Lost'un vermek istediği esas mesajı, ana karakterlerin hikayelerinde de görebiliyorsunuz.
Lost Karakterlerinin, Dizinin Ana Mesajıyla Mükemmel Şekilde Örtüşen Hikayeleri

o özel adanın aslında tüm sezonlar boyunca “hayatı kontrol edemezsin!” mesajını verdiği, canımız ciğerimiz dizidir lost.

ada bunu doğrudan bir cümleyle söylemedi tabii. bunun yerine her bir karakteri tek tek laboratuvara yatırdı, onların hayat boyu kaçtıkları dertlerini önlerine koydu, ellerinden kontrol dedikleri o sahte direksiyonu çekip aldı. yani ada, sadece bir hayatta kalma testi değildi. adanın derdi “sen istediğin kadar uğraş, aslında hiçbir şeyi kontrol edemezsin!” gerçeğini anlatmaktı. karakterler, bu gerçekle boğuşa boğuşa kendi dönüşümlerini yaşadı.

örneğin jack shephard, daha en başından liderlik koltuğuna oturan adam oldu

ama onun liderliği bir tercih değildi, bir takıntının sonucuydu. babasının ona yıllarca söylediği o cümleyi hatırlayın: “you don't know when to let go!” yani, “bırakmayı bilmiyorsun!” işte jack'in ömrü boyunca taşıdığı lanet buydu. o, hep bir “tamirci”ydi. ameliyathanede, arkadaşlıklarında, ilişkilerinde, sanki her şey onun elinde düzelecekmiş gibi bir kafaya saplanmıştı. adada da bu huyunu sürdürdü. her yaralıya koştu, her problemi kendisi çözeceğini sandı. ama ada ne yaptı? onu sürekli tökezletti. kate'le olan ilişkisi paramparça oldu, liderlik otoritesi locke'la çatışmaya dönüştü, kendi grubunun güvenini bile kaybetti. jack'in bazı müdahaleleri, işleri çözmek yerine daha da çıkmaza soktu. aldığı yanlış kararları kimilerinin ölümüne, yaralanmasına ve jack'e olan inançlarının yok olmasına sebep oldu. yani jack her şeyi kontrol edebileceğini düşünüyordu, bilime olan inancının adada geçerli olduğunu, her şeyin mantık ile çözülmesi gerektiğini düşünüyordu, fakat adada işler öyle ilerlemiyordu. her şeyin sonunda jack, büyük finale geldiğinde şunu kabullendi: hayatı kontrol edemezsin! senin görevin herkesi kurtarmak değil. sadece elinden geleni yapmak, gerisini bırakmak. işte o teslimiyet anında, yani “tamam, ben kontrolü bıraktım” dediği o sahnede, ilk defa gerçek huzura kavuştu.

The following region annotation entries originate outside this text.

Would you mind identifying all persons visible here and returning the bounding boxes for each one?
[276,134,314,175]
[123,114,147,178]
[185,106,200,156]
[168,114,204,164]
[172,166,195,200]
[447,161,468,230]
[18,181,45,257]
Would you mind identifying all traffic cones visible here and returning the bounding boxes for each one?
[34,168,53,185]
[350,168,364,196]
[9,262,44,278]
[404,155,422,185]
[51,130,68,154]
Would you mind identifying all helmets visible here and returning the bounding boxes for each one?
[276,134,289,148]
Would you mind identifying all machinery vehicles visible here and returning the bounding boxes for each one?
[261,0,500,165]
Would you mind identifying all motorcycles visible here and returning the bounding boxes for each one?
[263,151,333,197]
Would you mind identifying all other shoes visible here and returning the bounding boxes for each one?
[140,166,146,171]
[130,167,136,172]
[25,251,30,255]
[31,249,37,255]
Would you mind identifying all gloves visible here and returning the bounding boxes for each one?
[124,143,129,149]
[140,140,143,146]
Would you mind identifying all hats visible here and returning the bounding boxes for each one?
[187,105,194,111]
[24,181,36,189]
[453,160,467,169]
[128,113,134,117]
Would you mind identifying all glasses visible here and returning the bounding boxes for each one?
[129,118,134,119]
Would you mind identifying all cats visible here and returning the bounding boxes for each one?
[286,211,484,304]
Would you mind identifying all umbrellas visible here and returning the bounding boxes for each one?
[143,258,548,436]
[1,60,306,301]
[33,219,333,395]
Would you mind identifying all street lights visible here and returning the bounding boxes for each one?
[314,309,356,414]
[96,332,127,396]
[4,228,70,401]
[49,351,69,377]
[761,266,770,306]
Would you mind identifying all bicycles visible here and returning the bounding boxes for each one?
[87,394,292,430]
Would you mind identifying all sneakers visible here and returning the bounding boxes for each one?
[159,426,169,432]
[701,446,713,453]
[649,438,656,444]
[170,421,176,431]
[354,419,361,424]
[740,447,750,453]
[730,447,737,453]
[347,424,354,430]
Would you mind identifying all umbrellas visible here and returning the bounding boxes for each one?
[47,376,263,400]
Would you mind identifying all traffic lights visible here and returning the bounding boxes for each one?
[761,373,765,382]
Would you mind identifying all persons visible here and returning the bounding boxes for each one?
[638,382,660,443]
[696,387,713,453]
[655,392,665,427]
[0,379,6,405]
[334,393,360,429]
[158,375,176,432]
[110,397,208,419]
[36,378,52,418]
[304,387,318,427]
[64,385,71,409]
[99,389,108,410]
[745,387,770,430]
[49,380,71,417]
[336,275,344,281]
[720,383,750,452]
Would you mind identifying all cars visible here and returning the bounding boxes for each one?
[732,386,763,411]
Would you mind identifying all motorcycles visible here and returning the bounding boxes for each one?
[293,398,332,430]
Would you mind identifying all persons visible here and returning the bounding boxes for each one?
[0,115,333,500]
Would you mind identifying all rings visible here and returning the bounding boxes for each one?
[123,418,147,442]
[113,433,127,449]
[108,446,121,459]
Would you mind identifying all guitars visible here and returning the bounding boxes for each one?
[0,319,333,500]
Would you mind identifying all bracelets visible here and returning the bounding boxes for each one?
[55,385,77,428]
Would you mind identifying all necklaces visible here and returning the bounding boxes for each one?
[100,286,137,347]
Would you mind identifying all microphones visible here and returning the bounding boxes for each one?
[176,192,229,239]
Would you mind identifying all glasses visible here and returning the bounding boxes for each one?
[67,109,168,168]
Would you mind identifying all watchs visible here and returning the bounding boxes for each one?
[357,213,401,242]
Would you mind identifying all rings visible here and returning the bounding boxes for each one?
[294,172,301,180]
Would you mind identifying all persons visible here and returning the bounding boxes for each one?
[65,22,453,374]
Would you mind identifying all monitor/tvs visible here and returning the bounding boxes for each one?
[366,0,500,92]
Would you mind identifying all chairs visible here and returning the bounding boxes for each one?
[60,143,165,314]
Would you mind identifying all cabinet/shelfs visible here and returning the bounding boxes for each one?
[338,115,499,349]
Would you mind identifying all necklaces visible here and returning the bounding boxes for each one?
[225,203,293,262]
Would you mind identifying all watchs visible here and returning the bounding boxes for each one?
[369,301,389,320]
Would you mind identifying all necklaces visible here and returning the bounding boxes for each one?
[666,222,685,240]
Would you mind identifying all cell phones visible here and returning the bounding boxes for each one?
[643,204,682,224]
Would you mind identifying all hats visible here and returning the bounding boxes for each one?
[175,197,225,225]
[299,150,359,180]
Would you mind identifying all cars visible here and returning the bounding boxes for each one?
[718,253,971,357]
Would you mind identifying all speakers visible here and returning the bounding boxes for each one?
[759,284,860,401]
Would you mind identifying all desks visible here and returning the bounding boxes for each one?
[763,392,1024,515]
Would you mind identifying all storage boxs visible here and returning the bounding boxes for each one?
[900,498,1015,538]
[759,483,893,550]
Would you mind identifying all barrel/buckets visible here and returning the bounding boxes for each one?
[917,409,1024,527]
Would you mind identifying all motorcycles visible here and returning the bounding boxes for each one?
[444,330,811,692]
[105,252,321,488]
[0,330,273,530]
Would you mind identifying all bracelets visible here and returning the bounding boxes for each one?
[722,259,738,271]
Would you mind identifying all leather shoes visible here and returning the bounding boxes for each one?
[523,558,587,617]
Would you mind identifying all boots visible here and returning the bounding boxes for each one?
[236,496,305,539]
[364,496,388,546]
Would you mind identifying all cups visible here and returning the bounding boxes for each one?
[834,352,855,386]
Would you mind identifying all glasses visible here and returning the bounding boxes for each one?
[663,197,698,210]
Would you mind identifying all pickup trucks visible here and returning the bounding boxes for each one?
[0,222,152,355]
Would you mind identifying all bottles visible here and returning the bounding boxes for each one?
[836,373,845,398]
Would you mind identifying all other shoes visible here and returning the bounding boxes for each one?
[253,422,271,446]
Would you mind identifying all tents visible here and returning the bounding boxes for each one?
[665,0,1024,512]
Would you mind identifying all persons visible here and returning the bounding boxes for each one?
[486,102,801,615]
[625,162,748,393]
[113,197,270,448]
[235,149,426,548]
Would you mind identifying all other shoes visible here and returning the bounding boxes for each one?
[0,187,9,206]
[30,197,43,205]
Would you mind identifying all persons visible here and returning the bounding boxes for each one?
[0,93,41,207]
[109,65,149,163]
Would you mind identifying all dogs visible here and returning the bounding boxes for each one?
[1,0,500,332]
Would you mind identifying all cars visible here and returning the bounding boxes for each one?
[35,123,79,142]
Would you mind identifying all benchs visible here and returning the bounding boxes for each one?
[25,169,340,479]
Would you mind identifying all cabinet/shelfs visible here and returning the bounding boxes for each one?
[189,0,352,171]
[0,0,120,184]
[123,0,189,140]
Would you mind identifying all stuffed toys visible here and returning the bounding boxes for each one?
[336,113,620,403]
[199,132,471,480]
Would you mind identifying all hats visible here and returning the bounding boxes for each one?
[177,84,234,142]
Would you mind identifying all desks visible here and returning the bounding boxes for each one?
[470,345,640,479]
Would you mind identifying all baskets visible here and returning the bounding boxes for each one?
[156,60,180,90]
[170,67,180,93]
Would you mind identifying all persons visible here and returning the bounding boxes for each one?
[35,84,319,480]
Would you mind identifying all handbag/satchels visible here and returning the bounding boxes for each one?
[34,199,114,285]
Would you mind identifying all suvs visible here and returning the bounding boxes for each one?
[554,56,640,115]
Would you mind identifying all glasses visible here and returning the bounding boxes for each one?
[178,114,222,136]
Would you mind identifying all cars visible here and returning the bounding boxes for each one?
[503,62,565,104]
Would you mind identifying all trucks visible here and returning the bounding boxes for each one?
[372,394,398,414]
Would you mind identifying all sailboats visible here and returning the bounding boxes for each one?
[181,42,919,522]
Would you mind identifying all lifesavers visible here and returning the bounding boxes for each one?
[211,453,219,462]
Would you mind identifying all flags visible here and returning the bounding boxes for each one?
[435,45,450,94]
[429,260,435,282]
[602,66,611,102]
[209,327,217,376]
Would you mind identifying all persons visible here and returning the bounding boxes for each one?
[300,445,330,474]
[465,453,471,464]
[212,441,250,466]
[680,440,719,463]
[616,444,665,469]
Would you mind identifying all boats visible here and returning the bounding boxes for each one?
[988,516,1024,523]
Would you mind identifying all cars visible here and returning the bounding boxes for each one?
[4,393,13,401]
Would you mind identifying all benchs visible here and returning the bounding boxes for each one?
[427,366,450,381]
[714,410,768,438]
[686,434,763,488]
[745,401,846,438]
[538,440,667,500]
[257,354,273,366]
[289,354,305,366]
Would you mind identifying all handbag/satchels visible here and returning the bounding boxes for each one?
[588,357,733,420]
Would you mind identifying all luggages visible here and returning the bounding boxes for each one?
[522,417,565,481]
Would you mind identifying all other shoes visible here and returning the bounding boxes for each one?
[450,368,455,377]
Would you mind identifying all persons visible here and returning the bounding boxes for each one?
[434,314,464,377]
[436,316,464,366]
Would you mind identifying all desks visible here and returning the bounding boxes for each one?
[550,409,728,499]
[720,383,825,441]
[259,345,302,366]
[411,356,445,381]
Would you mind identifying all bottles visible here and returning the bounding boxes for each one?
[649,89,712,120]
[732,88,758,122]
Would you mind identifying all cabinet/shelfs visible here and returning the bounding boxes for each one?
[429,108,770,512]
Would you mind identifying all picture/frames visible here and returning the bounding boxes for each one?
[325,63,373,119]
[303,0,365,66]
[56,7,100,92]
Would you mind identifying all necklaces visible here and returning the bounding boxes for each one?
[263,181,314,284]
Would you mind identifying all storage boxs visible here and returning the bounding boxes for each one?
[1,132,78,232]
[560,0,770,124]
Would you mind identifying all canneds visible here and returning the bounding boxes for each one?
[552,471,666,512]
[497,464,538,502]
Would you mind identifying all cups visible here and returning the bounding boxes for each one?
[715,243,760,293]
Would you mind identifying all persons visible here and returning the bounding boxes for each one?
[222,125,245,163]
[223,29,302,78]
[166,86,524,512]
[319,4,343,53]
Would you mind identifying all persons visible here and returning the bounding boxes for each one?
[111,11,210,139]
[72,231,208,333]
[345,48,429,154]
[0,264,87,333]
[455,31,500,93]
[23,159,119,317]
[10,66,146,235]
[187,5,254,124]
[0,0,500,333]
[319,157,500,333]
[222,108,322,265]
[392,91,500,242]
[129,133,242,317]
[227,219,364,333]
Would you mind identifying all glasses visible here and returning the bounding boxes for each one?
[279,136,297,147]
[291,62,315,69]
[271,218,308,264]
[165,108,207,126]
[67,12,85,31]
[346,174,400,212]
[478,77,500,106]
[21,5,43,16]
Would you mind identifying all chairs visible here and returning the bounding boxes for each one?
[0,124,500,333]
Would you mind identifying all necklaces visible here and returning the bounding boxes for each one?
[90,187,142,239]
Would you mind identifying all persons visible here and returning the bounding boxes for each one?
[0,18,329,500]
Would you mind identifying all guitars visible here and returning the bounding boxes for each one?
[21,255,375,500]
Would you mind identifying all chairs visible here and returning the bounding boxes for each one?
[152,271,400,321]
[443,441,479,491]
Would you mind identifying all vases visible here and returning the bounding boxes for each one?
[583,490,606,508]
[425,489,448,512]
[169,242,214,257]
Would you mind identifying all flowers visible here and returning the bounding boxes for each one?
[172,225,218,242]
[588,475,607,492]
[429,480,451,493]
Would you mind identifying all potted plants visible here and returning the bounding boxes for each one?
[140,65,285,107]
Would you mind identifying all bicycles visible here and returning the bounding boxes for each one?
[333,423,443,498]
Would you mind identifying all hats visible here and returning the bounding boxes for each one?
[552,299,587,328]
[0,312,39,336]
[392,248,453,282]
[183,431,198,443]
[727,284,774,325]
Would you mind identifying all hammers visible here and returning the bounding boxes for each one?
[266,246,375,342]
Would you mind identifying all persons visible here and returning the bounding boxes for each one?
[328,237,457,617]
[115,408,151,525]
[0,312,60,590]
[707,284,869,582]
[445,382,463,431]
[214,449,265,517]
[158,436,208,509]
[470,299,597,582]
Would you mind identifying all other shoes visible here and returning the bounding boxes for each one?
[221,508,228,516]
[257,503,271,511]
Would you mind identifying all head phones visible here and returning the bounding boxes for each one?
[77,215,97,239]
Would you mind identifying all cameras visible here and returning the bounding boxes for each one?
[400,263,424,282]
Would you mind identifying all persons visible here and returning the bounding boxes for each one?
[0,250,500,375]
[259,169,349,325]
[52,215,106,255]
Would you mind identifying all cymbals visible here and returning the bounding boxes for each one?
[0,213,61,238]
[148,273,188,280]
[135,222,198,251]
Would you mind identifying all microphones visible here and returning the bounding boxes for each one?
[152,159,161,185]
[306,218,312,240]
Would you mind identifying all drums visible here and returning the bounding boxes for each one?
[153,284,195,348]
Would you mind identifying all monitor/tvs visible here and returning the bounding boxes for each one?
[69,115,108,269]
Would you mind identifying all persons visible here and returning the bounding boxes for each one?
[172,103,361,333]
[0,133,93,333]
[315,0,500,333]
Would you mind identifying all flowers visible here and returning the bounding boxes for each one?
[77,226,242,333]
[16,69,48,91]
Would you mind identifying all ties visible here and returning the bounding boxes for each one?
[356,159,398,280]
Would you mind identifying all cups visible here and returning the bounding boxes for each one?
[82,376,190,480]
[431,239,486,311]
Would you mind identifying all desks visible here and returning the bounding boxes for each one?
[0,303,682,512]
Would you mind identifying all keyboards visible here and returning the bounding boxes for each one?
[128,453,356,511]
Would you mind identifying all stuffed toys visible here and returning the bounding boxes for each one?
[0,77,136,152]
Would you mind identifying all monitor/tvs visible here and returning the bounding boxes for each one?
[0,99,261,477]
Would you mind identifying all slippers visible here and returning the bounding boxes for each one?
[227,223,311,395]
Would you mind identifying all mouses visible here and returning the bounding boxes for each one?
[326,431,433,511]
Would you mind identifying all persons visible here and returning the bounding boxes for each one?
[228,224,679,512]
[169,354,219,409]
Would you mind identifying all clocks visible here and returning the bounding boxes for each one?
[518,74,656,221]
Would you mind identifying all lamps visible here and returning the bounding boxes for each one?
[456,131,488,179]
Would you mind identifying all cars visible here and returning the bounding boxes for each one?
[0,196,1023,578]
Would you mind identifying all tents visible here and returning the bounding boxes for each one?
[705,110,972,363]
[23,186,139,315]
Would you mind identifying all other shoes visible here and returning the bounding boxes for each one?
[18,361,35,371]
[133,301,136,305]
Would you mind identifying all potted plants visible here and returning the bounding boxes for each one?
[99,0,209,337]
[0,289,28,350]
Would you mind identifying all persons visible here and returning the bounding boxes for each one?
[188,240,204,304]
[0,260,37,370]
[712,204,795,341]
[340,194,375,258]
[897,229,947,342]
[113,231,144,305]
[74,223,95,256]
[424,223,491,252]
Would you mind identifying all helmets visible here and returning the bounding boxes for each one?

john locke da hayatta sürekli itilip kakılmış, hor görülmüş bir adamdı

en acısı da, kendi babasının ihaneti yüzünden tekerlekli sandalyeye mahkûm kalmış olmasıydı. ama ada ona mucize gibi bir şey verdi: yeniden yürümek! işte o mucize, locke'un kontrol saplantısına dönüştü yani “ben seçildim!” düşüncesi. bu fikir, locke'un aklına öyle bir yerleşti ki, her olayda bir işaret, her zorlukta bir ilahi plan görmeye başladı. “her şeyin bir nedeni var” sözü, onun en meşhur mottosu oldu. peki ada ne yaptı? ona defalarca kafa attı. swan yani desmond'un yaşadığı istasyona locke çok anlam yüklemişti, kapağına vurup "bana bir işaret ver" diye yalvarıyordu, o derece her şeye anlam yükleyen biryidi. fakat o istasyonun aslında hiçbir anlamı olmadığını görmek, locke için en büyük darbeydi. çünkü inancı güçlendikçe, ada ona anlamsızlık veriyordu. locke, kontrolü tamamen “adanın işaretlerine” devrettiğinde bile aslında bir özgürlük yaşamıyordu; sadece bağımlılığını değiştirmişti. sonunda ada, onun kendi fanatizminin içinde eriyip gitmesine izin verdi. locke'un trajedisi buydu: kontrolü bırakmayı değil, kontrolü başkasına teslim etmeyi seçti. kendisi dışında her şeye ve herkese inanıyor, sürekli bir kurtarıcı bekliyordu. ada da ona en büyük cezayı, man in black'in john locke kılığına girmesiyle verdi. yani john o kadar çok başkalarından bir şeyler bekledi ve kendi olmayı unuttu ki, ada onun bedenini man in black'e vererek john'a "benliğin bile kalmadı!" mesajı verdi.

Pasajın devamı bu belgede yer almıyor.